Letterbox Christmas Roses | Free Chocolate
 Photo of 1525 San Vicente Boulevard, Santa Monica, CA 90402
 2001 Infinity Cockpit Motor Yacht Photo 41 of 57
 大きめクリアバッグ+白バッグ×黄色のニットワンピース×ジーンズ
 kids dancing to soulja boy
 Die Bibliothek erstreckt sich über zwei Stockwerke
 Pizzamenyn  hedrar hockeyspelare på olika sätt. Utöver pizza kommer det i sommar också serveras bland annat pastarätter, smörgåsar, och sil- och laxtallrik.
++++++++
To do:
Your answer should be the lines of the records that include the word "Photo".

Your solution:
 Photo of 1525 San Vicente Boulevard, Santa Monica, CA 90402
 2001 Infinity Cockpit Motor Yacht Photo 41 of 57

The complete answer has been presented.